Excerpts from a dataset
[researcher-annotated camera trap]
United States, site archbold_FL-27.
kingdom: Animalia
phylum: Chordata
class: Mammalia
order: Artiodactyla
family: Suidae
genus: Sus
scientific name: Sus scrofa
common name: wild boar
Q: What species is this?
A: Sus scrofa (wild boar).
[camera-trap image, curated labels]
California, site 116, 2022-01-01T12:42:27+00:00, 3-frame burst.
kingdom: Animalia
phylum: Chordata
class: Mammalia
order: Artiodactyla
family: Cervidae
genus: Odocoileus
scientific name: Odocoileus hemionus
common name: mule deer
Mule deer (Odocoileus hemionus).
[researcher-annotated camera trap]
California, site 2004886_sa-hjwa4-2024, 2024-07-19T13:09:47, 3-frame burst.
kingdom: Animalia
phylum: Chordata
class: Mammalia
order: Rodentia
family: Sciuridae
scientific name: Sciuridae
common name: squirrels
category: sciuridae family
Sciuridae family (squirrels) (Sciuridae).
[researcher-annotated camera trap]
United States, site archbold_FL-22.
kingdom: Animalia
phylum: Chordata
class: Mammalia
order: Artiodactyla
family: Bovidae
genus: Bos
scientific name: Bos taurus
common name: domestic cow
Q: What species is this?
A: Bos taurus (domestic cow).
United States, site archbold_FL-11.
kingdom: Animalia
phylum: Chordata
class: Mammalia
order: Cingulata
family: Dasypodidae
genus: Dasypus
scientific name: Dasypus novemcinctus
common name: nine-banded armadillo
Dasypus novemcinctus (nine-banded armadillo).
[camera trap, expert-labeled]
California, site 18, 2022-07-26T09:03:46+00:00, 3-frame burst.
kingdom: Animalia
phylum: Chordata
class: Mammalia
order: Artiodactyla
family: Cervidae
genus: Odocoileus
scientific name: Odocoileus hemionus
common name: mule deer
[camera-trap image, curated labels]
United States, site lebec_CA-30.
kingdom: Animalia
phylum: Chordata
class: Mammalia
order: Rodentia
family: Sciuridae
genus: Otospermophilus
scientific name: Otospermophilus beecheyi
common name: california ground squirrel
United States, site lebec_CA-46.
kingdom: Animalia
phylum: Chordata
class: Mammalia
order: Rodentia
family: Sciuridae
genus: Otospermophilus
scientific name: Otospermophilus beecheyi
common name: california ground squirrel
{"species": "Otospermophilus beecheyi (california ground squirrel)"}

# Exercise prompt
The answer consists of every entry, returned exactly.

# Exercise solution
[researcher-annotated camera trap]
United States, site archbold_FL-27.
kingdom: Animalia
phylum: Chordata
class: Mammalia
order: Artiodactyla
family: Suidae
genus: Sus
scientific name: Sus scrofa
common name: wild boar
Q: What species is this?
A: Sus scrofa (wild boar).
[camera-trap image, curated labels]
California, site 116, 2022-01-01T12:42:27+00:00, 3-frame burst.
kingdom: Animalia
phylum: Chordata
class: Mammalia
order: Artiodactyla
family: Cervidae
genus: Odocoileus
scientific name: Odocoileus hemionus
common name: mule deer
Mule deer (Odocoileus hemionus).
[researcher-annotated camera trap]
California, site 2004886_sa-hjwa4-2024, 2024-07-19T13:09:47, 3-frame burst.
kingdom: Animalia
phylum: Chordata
class: Mammalia
order: Rodentia
family: Sciuridae
scientific name: Sciuridae
common name: squirrels
category: sciuridae family
Sciuridae family (squirrels) (Sciuridae).
[researcher-annotated camera trap]
United States, site archbold_FL-22.
kingdom: Animalia
phylum: Chordata
class: Mammalia
order: Artiodactyla
family: Bovidae
genus: Bos
scientific name: Bos taurus
common name: domestic cow
Q: What species is this?
A: Bos taurus (domestic cow).
United States, site archbold_FL-11.
kingdom: Animalia
phylum: Chordata
class: Mammalia
order: Cingulata
family: Dasypodidae
genus: Dasypus
scientific name: Dasypus novemcinctus
common name: nine-banded armadillo
Dasypus novemcinctus (nine-banded armadillo).
[camera trap, expert-labeled]
California, site 18, 2022-07-26T09:03:46+00:00, 3-frame burst.
kingdom: Animalia
phylum: Chordata
class: Mammalia
order: Artiodactyla
family: Cervidae
genus: Odocoileus
scientific name: Odocoileus hemionus
common name: mule deer
[camera-trap image, curated labels]
United States, site lebec_CA-30.
kingdom: Animalia
phylum: Chordata
class: Mammalia
order: Rodentia
family: Sciuridae
genus: Otospermophilus
scientific name: Otospermophilus beecheyi
common name: california ground squirrel
United States, site lebec_CA-46.
kingdom: Animalia
phylum: Chordata
class: Mammalia
order: Rodentia
family: Sciuridae
genus: Otospermophilus
scientific name: Otospermophilus beecheyi
common name: california ground squirrel
{"species": "Otospermophilus beecheyi (california ground squirrel)"}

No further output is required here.